PMU - in Frankreich kennt jeder das Kürzel für den traditionsreichen Anbieter von Pferdewetten. In den Wettcafés des Monopolisten werden Pferderennen auf Großbildschirmen übertragen. Hier treffen sich die einfachen Leute, um auf ihre Favoriten zu setzen. Doch der Online-Wettmarkt zieht Kunden ab.

Von Suzanne Krause |
Spieler verfolgen ein Pferderennen in einem Wettbüro des französischen Anbieters PMU in Lyon
Spieler verfolgen ein Pferderennen in einem Wettbüro des französischen Anbieters PMU (AFP/ Jean-Philippe Ksiazek)
Mittags herrscht in der Wettstube Hochbetrieb. Im Nebensaal des Cafés "Le Cheval Noir" drängen sich mehrere Dutzend Turfistes, wie die Fans von Pferderennen in Frankreich genannt werden. Ihre Blicke kleben an dem unter der Decke installierten Flachbildschirm: Live, aber stumm, wird da ein Rennen übertragen. Vor den Wettautomaten darunter stehen die Spieler Schlange. Fast nur Männer, jung und älter, viele mit dunkler Hautfarbe. Das Viertel gilt als Hochburg afrikanischer Einwanderer.

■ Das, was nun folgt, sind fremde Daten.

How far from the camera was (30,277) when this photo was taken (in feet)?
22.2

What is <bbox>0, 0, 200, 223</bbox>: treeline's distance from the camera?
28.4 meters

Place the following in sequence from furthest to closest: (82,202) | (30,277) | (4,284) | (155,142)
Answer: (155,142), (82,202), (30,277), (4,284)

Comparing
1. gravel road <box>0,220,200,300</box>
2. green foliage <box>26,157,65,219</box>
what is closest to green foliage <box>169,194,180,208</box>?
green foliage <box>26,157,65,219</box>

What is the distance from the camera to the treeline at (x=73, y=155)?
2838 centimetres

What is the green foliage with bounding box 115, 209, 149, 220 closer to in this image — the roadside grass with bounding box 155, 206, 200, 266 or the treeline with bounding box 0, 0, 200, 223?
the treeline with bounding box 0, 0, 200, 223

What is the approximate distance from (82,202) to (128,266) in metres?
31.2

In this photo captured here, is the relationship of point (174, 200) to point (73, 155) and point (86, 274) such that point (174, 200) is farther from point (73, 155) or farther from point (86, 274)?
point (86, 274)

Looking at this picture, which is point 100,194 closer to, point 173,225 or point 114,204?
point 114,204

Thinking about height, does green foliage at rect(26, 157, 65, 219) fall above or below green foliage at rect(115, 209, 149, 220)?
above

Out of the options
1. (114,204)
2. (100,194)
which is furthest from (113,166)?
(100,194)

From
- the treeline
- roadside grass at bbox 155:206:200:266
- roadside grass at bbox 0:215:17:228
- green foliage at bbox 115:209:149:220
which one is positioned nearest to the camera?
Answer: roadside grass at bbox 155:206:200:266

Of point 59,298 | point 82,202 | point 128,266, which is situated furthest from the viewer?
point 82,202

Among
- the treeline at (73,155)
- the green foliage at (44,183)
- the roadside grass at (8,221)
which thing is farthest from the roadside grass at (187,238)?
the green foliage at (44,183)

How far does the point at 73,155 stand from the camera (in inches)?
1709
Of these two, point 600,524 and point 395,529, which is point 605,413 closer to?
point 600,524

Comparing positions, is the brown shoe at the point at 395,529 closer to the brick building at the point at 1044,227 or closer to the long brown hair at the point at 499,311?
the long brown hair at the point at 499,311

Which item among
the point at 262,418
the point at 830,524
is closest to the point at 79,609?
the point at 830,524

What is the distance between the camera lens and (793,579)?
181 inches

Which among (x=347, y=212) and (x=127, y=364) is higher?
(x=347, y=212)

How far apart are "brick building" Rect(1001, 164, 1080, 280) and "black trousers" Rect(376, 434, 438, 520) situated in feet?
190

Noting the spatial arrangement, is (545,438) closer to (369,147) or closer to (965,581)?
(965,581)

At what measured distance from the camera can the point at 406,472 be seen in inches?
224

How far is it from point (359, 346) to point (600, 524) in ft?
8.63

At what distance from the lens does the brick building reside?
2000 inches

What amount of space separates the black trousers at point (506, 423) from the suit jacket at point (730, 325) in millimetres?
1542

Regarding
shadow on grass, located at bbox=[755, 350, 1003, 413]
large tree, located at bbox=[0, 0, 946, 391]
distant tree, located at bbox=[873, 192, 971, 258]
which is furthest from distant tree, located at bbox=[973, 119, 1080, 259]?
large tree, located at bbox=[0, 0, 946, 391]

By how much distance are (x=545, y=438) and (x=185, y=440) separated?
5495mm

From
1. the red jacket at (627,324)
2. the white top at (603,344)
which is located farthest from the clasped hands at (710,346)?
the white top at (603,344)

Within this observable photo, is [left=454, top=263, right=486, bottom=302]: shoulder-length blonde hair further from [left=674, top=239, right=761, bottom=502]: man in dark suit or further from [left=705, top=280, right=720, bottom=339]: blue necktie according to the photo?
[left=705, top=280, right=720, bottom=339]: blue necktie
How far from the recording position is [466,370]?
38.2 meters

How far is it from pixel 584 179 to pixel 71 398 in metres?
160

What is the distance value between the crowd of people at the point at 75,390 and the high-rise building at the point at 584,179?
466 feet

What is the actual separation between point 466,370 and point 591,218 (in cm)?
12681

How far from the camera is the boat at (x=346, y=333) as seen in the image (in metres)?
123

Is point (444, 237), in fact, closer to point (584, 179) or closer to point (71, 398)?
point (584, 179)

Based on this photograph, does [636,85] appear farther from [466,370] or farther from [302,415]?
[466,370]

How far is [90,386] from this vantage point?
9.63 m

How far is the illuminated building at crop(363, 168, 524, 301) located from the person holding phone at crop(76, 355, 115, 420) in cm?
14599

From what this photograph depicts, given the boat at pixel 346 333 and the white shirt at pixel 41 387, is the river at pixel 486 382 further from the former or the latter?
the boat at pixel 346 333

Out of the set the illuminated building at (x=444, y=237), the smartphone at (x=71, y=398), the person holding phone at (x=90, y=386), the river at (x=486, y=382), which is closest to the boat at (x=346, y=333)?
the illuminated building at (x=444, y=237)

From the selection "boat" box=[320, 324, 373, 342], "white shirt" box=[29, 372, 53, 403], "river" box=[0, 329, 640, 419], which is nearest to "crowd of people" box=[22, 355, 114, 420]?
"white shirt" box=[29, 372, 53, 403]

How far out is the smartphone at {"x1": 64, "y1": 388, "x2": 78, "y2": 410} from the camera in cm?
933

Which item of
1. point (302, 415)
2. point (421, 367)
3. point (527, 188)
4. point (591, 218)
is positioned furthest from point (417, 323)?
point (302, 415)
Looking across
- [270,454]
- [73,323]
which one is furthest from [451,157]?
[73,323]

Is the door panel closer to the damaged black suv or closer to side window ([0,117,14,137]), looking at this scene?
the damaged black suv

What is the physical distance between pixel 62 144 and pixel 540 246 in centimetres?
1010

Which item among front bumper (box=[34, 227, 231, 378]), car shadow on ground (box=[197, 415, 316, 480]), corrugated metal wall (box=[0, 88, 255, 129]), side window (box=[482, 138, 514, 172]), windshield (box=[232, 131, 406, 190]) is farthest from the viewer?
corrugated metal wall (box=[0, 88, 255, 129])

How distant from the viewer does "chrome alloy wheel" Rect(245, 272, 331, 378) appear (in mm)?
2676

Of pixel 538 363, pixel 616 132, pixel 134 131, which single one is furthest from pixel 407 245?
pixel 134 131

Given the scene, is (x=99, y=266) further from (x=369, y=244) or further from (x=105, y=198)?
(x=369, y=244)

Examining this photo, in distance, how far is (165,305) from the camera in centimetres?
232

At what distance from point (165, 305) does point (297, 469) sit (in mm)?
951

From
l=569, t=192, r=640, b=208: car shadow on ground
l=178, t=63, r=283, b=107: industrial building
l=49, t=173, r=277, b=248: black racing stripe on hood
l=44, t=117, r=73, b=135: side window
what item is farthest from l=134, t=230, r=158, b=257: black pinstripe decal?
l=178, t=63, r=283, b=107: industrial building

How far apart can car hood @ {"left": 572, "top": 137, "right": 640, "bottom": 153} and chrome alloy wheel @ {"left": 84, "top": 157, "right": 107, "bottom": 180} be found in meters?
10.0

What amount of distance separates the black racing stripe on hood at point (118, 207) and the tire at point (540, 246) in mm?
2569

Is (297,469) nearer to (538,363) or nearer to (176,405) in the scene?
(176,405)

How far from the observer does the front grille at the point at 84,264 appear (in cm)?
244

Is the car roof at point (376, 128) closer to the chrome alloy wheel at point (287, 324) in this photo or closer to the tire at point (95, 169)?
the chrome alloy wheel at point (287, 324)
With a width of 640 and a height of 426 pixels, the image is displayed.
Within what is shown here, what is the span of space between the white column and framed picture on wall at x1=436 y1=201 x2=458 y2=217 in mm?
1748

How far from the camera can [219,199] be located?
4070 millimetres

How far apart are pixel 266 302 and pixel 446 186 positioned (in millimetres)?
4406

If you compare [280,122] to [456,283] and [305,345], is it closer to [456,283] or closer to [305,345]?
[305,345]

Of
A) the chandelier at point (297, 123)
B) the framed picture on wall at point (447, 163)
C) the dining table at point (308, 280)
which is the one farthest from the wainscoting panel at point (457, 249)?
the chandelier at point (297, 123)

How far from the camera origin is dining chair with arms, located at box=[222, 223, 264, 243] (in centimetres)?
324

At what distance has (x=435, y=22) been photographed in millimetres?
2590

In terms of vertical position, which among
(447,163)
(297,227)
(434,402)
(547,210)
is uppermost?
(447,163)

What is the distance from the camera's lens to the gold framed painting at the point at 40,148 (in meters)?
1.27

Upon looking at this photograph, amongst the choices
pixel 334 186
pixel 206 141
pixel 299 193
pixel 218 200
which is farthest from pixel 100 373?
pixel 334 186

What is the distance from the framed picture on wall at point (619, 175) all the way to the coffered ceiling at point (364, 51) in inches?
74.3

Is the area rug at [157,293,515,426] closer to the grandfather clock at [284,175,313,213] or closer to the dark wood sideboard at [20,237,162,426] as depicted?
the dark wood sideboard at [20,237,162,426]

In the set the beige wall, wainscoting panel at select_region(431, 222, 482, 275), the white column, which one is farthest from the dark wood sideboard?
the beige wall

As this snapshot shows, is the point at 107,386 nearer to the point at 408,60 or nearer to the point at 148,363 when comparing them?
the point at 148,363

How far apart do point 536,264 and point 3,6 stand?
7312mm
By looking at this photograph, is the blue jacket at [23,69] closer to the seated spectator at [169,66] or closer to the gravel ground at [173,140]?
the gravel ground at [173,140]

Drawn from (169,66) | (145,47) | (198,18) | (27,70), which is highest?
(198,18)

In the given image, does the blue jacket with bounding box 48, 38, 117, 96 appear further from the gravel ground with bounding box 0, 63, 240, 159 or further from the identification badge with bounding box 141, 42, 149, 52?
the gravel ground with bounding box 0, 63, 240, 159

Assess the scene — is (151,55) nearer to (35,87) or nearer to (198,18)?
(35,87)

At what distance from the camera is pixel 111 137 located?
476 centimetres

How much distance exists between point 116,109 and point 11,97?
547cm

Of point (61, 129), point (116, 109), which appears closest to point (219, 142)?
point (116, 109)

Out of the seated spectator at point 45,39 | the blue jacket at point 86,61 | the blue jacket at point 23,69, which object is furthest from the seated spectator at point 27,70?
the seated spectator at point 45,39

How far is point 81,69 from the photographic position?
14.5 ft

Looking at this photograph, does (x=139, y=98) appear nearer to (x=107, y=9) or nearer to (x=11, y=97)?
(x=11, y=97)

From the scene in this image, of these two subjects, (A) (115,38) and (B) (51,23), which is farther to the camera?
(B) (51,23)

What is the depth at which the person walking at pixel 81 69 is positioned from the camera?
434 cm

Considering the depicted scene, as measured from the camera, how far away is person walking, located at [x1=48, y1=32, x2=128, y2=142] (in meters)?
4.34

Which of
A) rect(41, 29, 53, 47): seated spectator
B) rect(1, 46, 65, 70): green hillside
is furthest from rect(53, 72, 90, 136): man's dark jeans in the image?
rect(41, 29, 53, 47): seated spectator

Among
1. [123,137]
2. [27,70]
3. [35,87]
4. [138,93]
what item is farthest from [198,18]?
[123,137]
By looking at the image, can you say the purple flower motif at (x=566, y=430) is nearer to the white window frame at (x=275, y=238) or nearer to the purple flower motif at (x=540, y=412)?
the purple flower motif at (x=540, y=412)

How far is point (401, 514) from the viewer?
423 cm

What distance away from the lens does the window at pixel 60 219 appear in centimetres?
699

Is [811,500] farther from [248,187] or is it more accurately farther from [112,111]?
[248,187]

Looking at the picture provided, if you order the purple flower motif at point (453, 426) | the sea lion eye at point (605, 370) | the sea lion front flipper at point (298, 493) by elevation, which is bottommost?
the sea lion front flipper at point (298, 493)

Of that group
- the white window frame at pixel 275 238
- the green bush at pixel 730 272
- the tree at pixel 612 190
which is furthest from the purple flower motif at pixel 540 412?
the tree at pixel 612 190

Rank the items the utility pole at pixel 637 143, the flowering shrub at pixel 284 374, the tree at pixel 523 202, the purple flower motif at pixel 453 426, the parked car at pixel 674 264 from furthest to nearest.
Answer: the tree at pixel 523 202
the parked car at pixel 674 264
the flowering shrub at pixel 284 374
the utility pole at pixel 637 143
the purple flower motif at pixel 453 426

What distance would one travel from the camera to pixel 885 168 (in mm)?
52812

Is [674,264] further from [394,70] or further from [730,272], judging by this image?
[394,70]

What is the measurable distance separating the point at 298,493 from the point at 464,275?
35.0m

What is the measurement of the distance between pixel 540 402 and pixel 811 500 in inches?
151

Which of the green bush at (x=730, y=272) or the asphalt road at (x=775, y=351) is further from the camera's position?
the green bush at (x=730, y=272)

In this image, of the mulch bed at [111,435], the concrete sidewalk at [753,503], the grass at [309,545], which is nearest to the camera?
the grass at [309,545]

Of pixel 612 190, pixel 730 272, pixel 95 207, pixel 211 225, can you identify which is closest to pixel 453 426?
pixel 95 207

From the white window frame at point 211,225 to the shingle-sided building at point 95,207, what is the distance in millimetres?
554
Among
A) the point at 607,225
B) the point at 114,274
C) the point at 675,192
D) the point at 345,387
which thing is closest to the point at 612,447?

Das Rennen ist gelaufen, die Nummern der Sieger flimmern über den Bildschirm, Mamadou Diallos Mundwinkel verziehen sich missmutig: "Da habe ich auf das falsche Pferd gesetzt. Dabei hatte ich auf meinen Lieblings-Jockey gewettet."
Dieser Beitrag gehört zur fünfteiligen Reportagereihe "Pferderennsport in Frankreich - Tradition vor Hindernissen".
"Ich mache noch schnell eine Wette, bevor es zurück an die Arbeit geht", ruft Diallo seinem Chef zu, mit dem er hier die Mittagspause verbringt. Hektisch lässt der Turfiste auf dem Automaten-Bildschirm die Teilnehmerliste des nächsten Rennens defilieren, tippt immer energischer Kennnummern von Pferden am Start ein: "Und noch das Pferd und das! Ich komme gleich, Chef! Mit der Kombination müsste ich gewinnen können."
Außenansicht der Bar "Le Cheval Noir" in Paris mit Wett-Café der Gesellschaft PMU
In die PMU-Bar "Le Cheval Noir" in Paris kommen schon mittags viele Turfistes, wie die Fans von Pferderennen in Frankreich (Deutschlandradio/ Suzanne Krause)
"Es ist ein guter Zeitvertreib"
Am Nachbar-Automat steht Rachid Bensoussan.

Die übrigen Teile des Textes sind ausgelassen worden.